GIVEN DATA |
■ ■ ■ ■ ■ ■ ■

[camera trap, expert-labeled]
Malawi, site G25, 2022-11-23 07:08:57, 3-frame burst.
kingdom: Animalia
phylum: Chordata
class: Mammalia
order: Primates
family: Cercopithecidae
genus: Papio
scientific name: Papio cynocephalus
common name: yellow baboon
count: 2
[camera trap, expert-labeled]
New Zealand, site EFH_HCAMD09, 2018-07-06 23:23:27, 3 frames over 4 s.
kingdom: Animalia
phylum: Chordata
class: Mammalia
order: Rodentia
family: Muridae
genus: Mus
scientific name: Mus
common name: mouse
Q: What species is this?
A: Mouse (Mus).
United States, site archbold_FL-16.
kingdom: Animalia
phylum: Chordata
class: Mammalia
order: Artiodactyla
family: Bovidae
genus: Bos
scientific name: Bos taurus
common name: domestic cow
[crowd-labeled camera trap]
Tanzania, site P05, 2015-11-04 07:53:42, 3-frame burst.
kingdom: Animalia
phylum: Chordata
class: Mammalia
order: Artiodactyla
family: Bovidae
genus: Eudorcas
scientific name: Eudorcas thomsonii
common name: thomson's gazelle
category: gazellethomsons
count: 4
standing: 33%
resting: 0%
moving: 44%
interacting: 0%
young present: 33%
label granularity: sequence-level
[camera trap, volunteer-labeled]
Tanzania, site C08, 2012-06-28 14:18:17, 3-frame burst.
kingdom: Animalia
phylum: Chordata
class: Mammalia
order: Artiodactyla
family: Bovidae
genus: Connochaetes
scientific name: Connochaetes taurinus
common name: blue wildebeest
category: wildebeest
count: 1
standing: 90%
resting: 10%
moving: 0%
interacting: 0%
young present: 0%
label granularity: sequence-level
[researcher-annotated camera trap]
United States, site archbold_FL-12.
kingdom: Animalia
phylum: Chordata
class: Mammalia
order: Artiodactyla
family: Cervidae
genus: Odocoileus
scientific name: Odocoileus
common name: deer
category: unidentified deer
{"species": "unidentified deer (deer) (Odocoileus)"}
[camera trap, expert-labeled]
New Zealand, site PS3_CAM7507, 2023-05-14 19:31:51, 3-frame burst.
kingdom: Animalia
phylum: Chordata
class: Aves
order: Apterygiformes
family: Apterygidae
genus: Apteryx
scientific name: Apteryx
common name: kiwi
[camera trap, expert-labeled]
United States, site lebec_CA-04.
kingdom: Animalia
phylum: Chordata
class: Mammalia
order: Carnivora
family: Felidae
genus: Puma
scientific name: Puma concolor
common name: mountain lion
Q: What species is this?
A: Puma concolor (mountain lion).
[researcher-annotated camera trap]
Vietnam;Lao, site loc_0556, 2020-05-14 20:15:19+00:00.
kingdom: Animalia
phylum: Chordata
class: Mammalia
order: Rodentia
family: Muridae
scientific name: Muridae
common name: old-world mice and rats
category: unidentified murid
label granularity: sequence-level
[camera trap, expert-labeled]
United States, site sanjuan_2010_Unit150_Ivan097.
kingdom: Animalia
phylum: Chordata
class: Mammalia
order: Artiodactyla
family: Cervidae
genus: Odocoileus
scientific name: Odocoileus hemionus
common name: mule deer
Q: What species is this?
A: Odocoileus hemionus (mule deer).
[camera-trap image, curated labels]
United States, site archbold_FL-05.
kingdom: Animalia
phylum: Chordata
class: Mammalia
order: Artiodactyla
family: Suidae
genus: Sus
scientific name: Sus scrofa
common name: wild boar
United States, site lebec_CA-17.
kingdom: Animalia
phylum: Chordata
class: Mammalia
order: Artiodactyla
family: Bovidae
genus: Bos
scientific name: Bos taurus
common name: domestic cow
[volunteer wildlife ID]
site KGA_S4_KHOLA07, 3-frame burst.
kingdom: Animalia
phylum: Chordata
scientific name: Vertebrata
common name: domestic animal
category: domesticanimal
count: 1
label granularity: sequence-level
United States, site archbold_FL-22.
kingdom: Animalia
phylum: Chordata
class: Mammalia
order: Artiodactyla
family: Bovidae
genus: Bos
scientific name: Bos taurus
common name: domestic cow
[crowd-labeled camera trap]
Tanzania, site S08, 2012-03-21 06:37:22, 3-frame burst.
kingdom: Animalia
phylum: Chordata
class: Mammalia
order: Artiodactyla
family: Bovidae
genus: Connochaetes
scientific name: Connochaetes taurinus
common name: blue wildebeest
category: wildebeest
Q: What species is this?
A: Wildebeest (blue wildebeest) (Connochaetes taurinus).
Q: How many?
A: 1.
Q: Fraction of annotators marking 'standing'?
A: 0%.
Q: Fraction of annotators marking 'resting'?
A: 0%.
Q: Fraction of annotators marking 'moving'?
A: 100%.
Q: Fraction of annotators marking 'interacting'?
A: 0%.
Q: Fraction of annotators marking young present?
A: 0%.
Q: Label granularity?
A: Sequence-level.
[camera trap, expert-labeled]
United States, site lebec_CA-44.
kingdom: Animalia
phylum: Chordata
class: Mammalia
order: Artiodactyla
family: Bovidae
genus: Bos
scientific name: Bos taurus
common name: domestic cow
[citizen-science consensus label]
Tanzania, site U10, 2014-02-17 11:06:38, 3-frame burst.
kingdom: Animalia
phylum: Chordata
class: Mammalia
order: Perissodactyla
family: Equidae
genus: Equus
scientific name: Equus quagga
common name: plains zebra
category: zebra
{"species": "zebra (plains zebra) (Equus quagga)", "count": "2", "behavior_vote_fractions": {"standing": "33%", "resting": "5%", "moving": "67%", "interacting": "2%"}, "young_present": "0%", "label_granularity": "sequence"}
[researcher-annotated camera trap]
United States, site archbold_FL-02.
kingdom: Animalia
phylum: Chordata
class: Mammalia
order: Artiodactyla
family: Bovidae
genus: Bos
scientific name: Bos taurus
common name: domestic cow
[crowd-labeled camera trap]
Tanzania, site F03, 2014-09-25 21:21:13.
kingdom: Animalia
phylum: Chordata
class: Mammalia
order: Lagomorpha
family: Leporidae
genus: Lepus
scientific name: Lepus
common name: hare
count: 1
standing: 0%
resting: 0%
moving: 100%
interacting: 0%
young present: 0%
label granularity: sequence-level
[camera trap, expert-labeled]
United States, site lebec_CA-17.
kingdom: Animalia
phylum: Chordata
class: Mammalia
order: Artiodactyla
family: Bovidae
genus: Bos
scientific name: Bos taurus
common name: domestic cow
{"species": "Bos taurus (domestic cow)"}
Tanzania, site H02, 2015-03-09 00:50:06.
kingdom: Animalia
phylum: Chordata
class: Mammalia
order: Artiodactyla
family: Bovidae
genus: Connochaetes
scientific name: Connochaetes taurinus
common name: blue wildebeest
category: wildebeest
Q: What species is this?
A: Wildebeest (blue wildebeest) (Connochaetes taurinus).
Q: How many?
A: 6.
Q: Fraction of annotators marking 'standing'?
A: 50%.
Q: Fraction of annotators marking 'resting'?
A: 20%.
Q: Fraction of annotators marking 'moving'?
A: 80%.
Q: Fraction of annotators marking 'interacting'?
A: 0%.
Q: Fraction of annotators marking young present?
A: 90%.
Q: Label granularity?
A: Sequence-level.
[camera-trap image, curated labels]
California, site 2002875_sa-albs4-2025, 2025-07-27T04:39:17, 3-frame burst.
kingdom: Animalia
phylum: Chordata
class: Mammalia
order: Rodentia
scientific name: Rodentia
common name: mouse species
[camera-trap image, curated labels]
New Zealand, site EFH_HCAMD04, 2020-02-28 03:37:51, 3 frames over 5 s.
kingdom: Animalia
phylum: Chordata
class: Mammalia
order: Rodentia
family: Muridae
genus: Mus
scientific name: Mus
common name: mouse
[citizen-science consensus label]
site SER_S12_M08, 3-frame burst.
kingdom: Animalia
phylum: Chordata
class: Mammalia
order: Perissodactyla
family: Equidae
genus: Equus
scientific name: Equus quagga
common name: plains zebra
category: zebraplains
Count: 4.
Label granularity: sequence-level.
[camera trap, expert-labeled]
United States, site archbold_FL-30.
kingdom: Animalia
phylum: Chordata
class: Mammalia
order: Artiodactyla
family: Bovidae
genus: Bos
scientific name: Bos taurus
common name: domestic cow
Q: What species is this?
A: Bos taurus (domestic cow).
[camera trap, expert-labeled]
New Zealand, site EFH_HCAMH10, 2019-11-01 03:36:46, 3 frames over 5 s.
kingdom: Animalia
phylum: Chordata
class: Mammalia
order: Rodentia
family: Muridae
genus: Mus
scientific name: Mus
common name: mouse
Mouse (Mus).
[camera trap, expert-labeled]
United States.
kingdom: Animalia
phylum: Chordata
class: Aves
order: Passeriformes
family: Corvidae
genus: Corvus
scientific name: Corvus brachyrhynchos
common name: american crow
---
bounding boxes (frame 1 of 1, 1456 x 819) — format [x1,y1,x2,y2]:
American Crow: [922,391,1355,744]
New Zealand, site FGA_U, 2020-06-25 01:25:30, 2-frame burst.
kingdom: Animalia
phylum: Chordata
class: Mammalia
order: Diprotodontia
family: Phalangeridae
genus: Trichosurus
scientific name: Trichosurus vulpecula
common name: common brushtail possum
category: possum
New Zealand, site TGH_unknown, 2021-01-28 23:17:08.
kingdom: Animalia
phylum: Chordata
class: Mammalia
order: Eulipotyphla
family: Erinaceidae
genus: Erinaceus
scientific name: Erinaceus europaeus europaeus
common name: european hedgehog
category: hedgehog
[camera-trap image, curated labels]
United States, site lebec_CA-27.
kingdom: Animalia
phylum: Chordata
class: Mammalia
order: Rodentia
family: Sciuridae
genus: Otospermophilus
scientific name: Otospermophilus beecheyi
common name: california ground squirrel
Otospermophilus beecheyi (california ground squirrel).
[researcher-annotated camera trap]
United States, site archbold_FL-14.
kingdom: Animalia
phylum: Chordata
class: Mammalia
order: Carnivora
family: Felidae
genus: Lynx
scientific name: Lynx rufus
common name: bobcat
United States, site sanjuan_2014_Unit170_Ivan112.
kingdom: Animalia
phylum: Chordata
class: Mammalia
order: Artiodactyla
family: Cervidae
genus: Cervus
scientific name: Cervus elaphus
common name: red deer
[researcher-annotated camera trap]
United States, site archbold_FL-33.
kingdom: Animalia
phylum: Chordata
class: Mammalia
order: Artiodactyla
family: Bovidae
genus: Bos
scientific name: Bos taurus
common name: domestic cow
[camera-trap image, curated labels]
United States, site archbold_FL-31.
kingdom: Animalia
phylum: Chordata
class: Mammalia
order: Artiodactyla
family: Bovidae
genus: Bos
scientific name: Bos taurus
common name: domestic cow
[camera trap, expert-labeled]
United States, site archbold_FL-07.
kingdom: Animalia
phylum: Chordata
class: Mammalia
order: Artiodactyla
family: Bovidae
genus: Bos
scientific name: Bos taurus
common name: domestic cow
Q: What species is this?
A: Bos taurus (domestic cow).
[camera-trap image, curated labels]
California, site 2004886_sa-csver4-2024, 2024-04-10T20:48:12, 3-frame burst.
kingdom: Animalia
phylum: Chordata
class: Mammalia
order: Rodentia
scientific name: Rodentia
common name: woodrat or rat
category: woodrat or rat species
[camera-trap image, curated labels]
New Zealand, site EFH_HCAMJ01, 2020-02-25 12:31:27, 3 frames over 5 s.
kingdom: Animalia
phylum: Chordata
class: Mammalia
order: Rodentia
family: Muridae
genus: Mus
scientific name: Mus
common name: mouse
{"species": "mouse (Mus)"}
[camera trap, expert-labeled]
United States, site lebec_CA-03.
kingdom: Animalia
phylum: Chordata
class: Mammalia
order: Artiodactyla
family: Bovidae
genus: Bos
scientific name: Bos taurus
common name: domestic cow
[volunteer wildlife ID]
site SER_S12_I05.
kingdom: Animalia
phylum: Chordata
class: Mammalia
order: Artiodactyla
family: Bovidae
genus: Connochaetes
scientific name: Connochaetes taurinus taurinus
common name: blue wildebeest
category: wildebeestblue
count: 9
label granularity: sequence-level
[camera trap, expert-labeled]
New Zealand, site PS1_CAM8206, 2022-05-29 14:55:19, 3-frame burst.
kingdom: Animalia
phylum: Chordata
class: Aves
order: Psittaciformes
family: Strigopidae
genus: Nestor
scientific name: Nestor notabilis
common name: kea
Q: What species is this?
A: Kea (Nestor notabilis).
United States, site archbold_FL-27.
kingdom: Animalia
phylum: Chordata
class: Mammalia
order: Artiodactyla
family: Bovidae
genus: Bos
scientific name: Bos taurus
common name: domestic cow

■ ■ ■ ■ ■ ■ ■

TASK STATEMENT |
Give an exact copy of every line from the one holding "genus: Nestor" through the end of the records, both included, and no other lines.

YOUR SOLUTION |
genus: Nestor
scientific name: Nestor notabilis
common name: kea
Q: What species is this?
A: Kea (Nestor notabilis).
United States, site archbold_FL-27.
kingdom: Animalia
phylum: Chordata
class: Mammalia
order: Artiodactyla
family: Bovidae
genus: Bos
scientific name: Bos taurus
common name: domestic cow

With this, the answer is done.